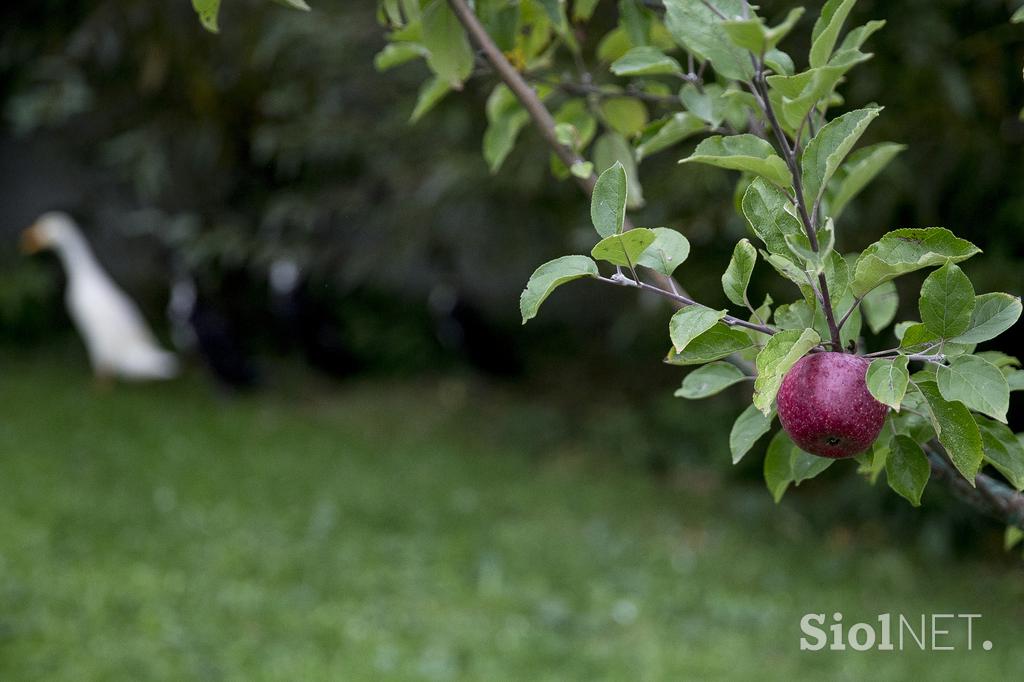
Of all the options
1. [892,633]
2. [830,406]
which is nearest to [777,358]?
[830,406]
#####
Copy the text of each item above word for word, leaving out the pictures.

- **Complete answer**:
Of all the options
1. [892,633]
2. [830,406]
which is nearest to [777,358]?
[830,406]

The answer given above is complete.